Esta questão da monitorização, ligada às precárias regras de rastreabilidade definidas no âmbito da União Europeia, que deixam poucas garantias sobre os produtos livres de OGM, é uma questão de extrema importância.

Vejam bem Srs Deputados – a Syngenta, uma multinacional do sector agro-alimentar, com sede na Suiça, vendeu durante cerca de 4 anos milho BT10 aos EUA. O milho BT10 não está autorizado para consumo humano em nenhuma parte do mundo – é ilegal. Foi então plantado nos EUA e vendido, em parte, à EU, como se de milho BT11 se tratasse. Passados esses 4 anos, um produtor de semente deu conta do erro e comunicou à Syngenta, o que nos dá perfeitamente a noção que as próprias empresas do sector não conseguem controlar o que vendem e que os Estados também não têm mecanismos de controlo eficazes para detectar os diferentes tipos de transgénicos. Aliás, um qualquer Estado, só consegue aferir do tipo de transgénicos, desde que detenha o seu código de alteração genética, e esse só está disponibilizado, a partir do momento em que é autorizado, o que põe em causa todo o mecanismo de fiscalização e monitorização e a insegurança que está estabelecida neste negócio. Por exemplo em relação ao milho BT10 não há qualquer avaliação sobre os seus efeitos para o ambiente e a saúde humana.

Sr. Presidente
Srs. Deputados

A questão dos OGM tem sido posta ao contrário. O argumento é sempre o de que não se conhecem provas que confirmem que os transgénicos tenham efeitos negativos. Mas a questão é saber se há provas que confirmem que os transgénicos não têm efeitos negativos. E não as há. E a controvérsia científica é de tal ordem que se impõe a aplicação do princípio da precaução.

É esse o dever do Estado português, designadamente, para com os agricultores e consumidores portugueses.
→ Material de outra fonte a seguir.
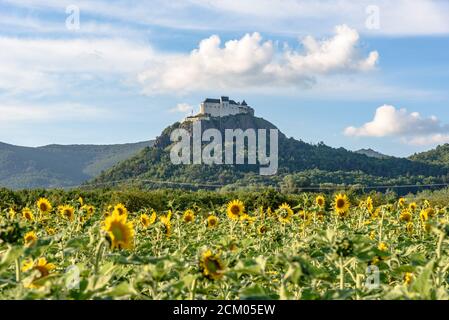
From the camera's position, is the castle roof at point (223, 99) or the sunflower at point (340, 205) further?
the castle roof at point (223, 99)

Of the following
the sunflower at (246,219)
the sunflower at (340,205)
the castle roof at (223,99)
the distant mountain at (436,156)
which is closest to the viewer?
the sunflower at (246,219)

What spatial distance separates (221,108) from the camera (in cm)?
13988

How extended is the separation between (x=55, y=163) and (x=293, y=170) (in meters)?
94.6

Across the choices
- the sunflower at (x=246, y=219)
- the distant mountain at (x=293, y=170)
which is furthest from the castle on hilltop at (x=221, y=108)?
the sunflower at (x=246, y=219)

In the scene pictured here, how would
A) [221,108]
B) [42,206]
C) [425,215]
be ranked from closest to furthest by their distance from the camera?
[425,215]
[42,206]
[221,108]

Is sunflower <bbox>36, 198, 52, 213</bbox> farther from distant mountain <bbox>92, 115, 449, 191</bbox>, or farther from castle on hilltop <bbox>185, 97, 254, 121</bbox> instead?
castle on hilltop <bbox>185, 97, 254, 121</bbox>

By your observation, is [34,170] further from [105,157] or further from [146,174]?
[146,174]

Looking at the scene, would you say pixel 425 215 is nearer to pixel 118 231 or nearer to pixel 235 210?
pixel 235 210

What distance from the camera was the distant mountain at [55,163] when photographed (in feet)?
530

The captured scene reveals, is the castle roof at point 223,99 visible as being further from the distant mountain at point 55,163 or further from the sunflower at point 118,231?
the sunflower at point 118,231

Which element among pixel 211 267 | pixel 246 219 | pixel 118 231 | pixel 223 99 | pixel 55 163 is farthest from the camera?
pixel 55 163

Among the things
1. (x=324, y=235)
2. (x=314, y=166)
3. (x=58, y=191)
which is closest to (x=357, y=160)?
(x=314, y=166)

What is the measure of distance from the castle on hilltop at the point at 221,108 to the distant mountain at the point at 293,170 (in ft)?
56.1

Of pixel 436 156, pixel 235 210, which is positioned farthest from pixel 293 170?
pixel 235 210
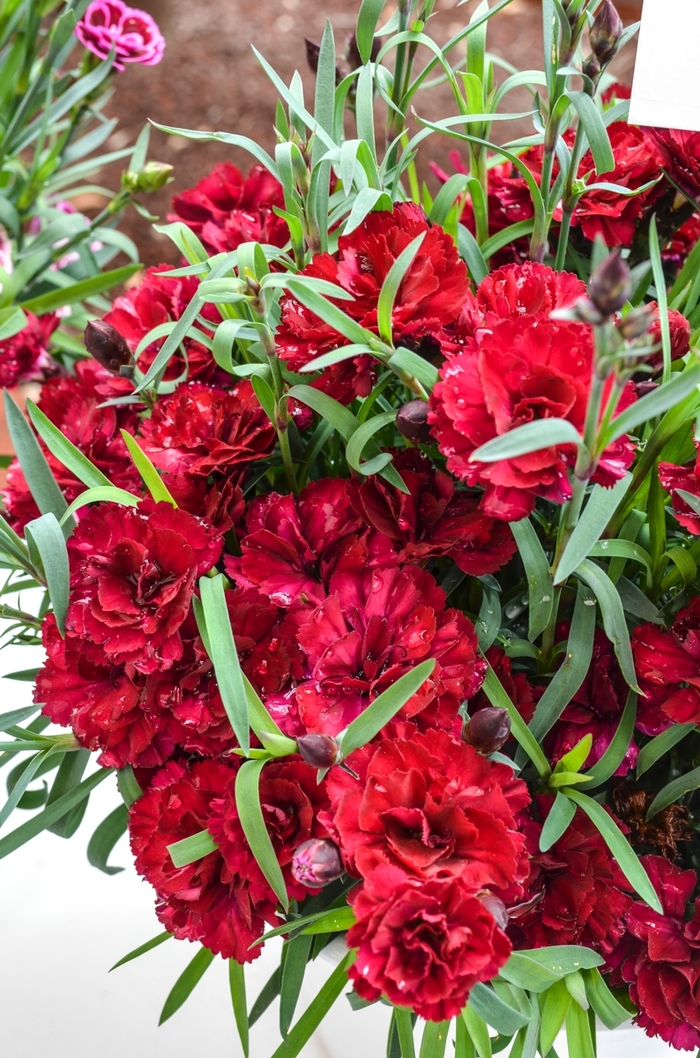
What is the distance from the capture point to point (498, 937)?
27cm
“Os Verdes” apresentaram uma proposta para que o Sr. Ministro da Agricultura se possa rapidamente deslocar à Comissão de Assuntos Económicos para nos esclarecer sobre as suas intenções e apresentam hoje, como referi, um Projecto de lei que institui uma moratória em Portugal para garantir segurança e precaução numa questão que, relembro, será muito difícil controlar, nos passos que forem dados, a partir do momento em que se fizerem culturas transgénicas com fins comerciais.